Post 9/11 GI Bill Overview

The Post 9/11 GI Bill, also known as the Post-9/11 Veterans Educational Assistance Act of 2008 made changes to the previous version of the GI Bill, which provided educational benefits to active duty military members and veterans. Through the original GI Bill, military members could receive up to 36 months of college tuition and one year of unemployment for up to ten years after being discharged from the military. While some changes and additions had been made to the original GI Bill since its adoption in 1944, the Post 9/11 GI Bill introduced significant changes and new programs to the GI Bill.

Eligibility

Veterans who served at least three consecutive years in the military after September 11, 2011 are the main focus of the Post 9/11 GI Bill. While the former GI Bill offered different benefits for active duty members than members of the National Guard or Reserves, the Post 9/11 GI Bill makes it possible for all members of the military to receive the same benefits.

College Expenses

Under the Post 9/11 GI Bill, military members and veterans can receive 100% of tuition for a four-year degree.
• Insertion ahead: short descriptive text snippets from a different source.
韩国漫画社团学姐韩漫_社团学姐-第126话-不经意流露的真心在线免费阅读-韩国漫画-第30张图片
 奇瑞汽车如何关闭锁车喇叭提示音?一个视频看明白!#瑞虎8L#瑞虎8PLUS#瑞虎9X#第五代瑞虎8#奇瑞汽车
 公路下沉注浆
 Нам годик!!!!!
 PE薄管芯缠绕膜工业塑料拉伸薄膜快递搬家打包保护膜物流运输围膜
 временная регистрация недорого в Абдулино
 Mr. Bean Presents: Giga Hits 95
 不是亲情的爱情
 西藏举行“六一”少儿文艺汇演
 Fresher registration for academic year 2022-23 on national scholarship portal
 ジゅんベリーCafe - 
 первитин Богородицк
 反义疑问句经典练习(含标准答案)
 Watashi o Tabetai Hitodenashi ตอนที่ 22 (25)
Those enrolled as full-time students are also eligible to receive a housing allowance between $1,000 and $2,000 a month to help cover additional expenses while in school. An annual book stipend of up to $1,000 is also given to military members.

Other Programs

For military members who choose not to seek a four-year degree, the Post 9/11 GI Bill also covers the cost of training or apprenticeship programs and reimbursement for licensing or certification exams. Other programs covered under the bill include flight training, correspondence training and tutorial assistance.

Limits

Military members must take advantage of the Post 9/11 GI Bill benefits within 15 years of being discharged from the military. The exact number of months and amount of tuition covered by the GI Bill varies based on individual amounts of service, but cannot exceed $17,500 annually. So if a military member chooses a more expensive school, he must apply for another program to fund the difference or look for alternate ways to pay for the difference in tuition himself. In addition to the caps on tuition reimbursement, the housing allowance is only paid while a military member is enrolled in college full-time. If classes are not taken during the summer, then the housing allowance is not received.

Transferring Benefits

Military members who choose not to use their Post 9/11 GI Bill benefits or only use a portion of the benefits have the option of transferring them to a spouse or other dependent.  Members with at least six years of military service before electing to transfer the benefits are eligible for this program. Once the benefits have been transferred, the military member must agree to an additional four years of service. Benefits may be given to one family member or split between multiple family members. All benefits may be used immediately or up to 15 years after the military member is discharged.